Accidentes en invierno: cómo evitar el desastre

El año se ha estrenado desgraciadamente con una siniestralidad superior a la de otras temporadas.

Tino Nuñez

Accidentes en invierno: cómo evitar el desastre
Accidentes en invierno: cómo evitar el desastre

Los últimos accidentes en España de este invierno revelan que a los errores habituales se añaden algunos más o menos nuevos. ¿En qué nos equivocamos y cómo podemos mejorar la prevención?

Diciembre de 2019 y enero de 2020 se han estrenado desgraciadamente con una siniestralidad superior a la de otras temporadas. ¡Y no podemos afirmar que los accidentes estén sólo vinculados a personas inexpertas!

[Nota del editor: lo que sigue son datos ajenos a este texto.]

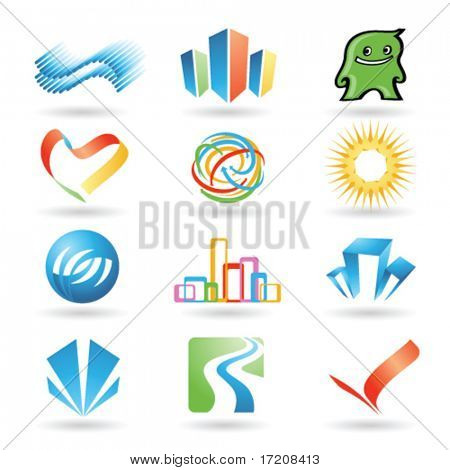 Set of vector design elements 10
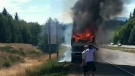 Woman raises concerns after witnessing car fire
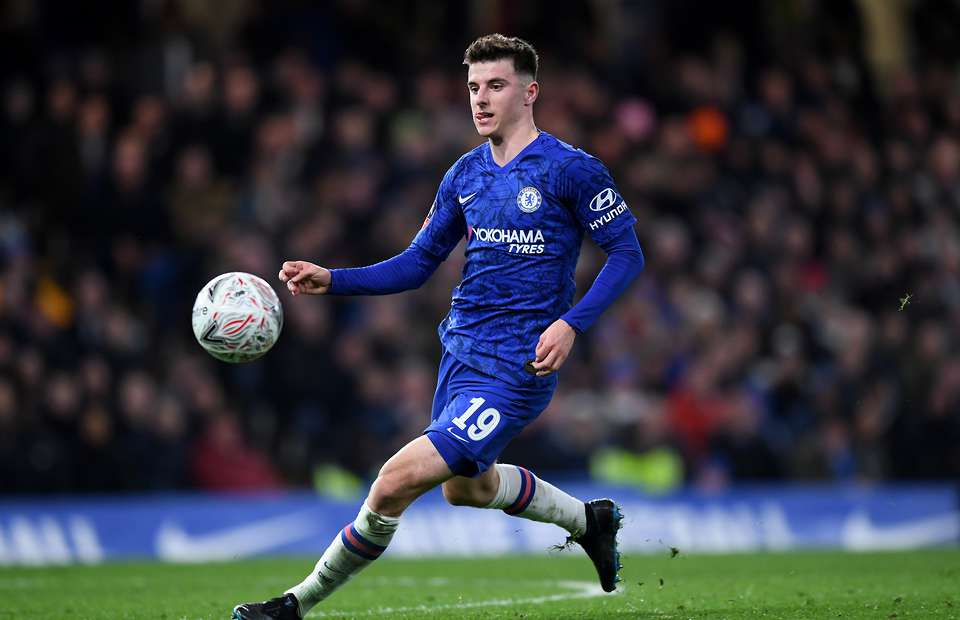 Cahill names Chelsea star Mount as the Premier League's most exciting young player - Bóng Đá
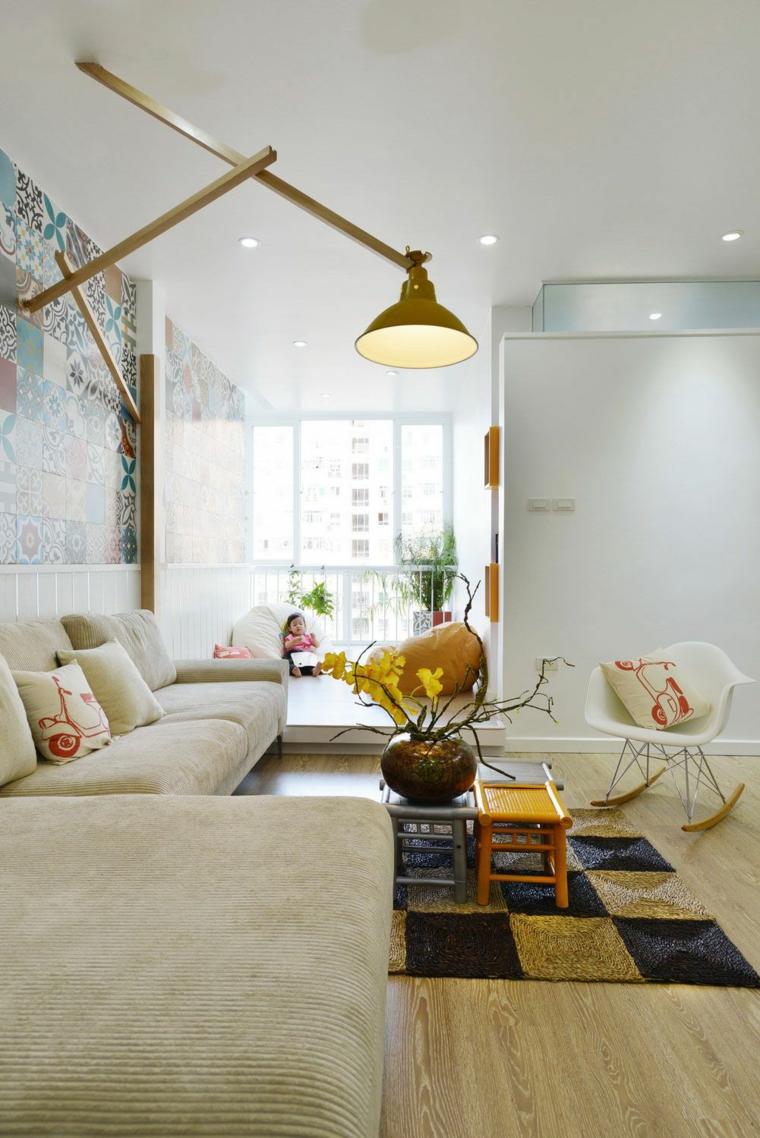Appartement salon design idées LANDMAK ARCHITECTE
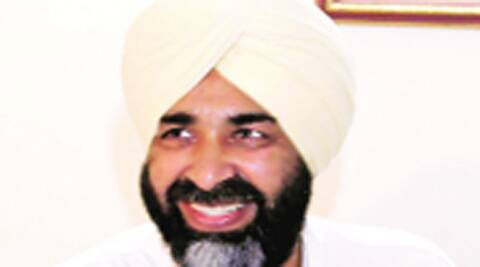 Nomination filed, the other Manpreet Badal goes missing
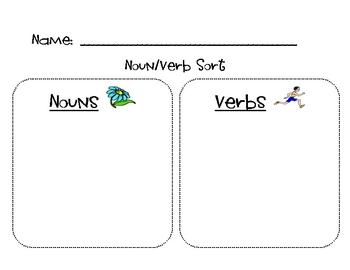 Verbs and Nouns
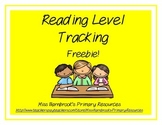 Reading Level Tracking Sheet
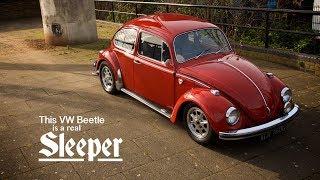 Video This VW Beetle is a Sleeper MP3, 3GP, MP4, WEBM, AVI, FLV Juli 2018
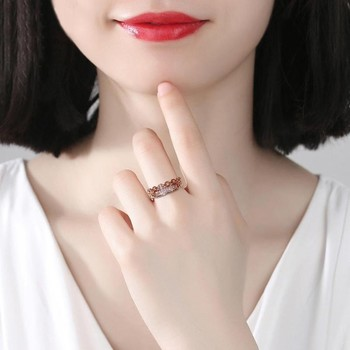 1pc Retro Hollow Chain Girls Ring Fashion Exquisite Golden/Silver Color Open Ring Commuter Party Simple Versatile Accessories image
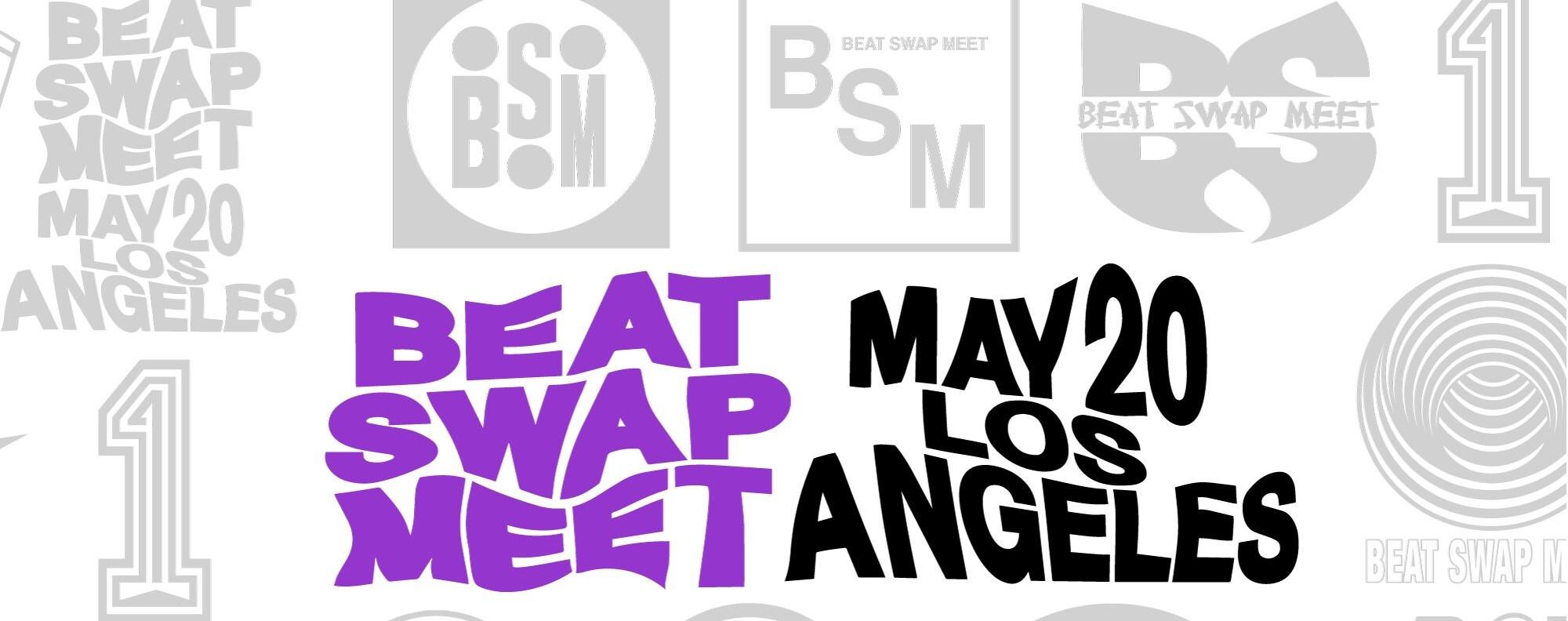 Swap_Meet_and_Flea_Market_ATM_Rental_Company_Los_Angeles_California.jpeg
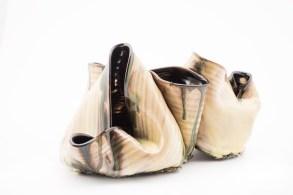2016, 29 x 13 x 15 cm, stoneware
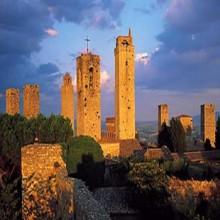 Vista general de San Gimignano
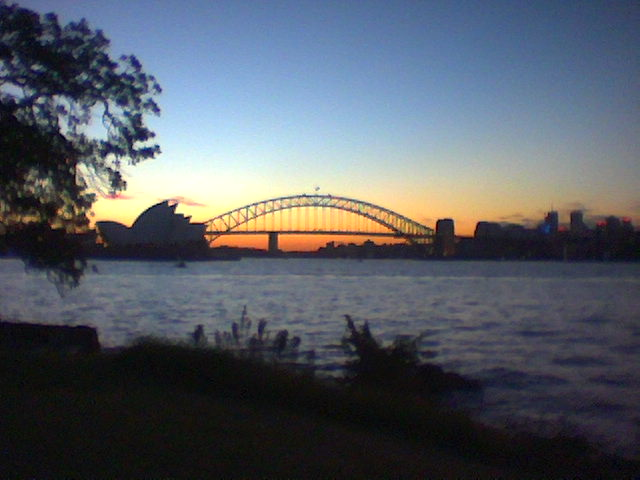 Sydney_Harbour.jpg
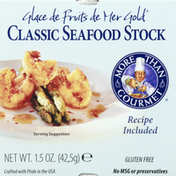More Than Gourmet Seafood Stock, Classic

Ocho razones para el desastre

Entre las múltiples causas que originan buena parte de los incidentes (sucesos sin consecuencias importantes) y accidentes (mayor gravedad e incluso situaciones con resultado de muerte), están:

Periodos largos de buen tiempo: sale un mayor volumen de personas, lo que se traduce en más gente inexperta realizando actividades para las que no están preparados o gran número de montañeros abordando objetivos poco frecuentados con mal tiempo. La amplia variación térmica entre el día –a menudo sobre cero- y la noche –casi siempre entre los -5 y -15ºC por encima de los 2.000 metros- hace que los tramos sombreados o de orientación norte permanezcan helados gran parte del día. Es fácil que un excursionista o montañero progrese por nieve blanda sin problemas y se resbale al pisar un tramo en el que no se esperaba hielo o nieve endurecida.

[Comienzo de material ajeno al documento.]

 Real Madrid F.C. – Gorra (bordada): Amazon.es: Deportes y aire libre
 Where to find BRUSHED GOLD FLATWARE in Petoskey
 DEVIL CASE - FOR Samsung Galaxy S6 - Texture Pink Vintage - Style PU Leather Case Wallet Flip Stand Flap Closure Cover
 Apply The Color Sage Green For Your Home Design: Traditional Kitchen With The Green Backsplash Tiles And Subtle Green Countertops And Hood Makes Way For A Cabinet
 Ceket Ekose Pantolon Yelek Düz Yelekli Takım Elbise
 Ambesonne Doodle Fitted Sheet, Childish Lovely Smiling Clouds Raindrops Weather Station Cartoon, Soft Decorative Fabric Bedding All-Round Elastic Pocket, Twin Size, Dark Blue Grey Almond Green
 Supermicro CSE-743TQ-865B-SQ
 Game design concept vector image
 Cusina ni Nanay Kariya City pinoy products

Calzado inadecuado: el aspecto de algunas cumbres y laderas puede resultar casi seco o sin nieve en muchas montañas cercanas a las grandes capitales, animando a subir sin crampones ni piolet, con unas simples zapatillas o botas de trekking sin taqueado profundo, inoperativo en nieve blanda, pendientes con barro o con lanchas de roca mojada (buena parte del calzado ligero ofrece poca agarre en estas circunstancias).

Me atrevo a subir, pero no a bajar: es cada vez más habitual que algunos aficionados se atrevan a remontar laderas empinadas de nieve, por las que luego no se atreven a bajar en caso de que se complique la ascensión. Falta preparación y formación invernal.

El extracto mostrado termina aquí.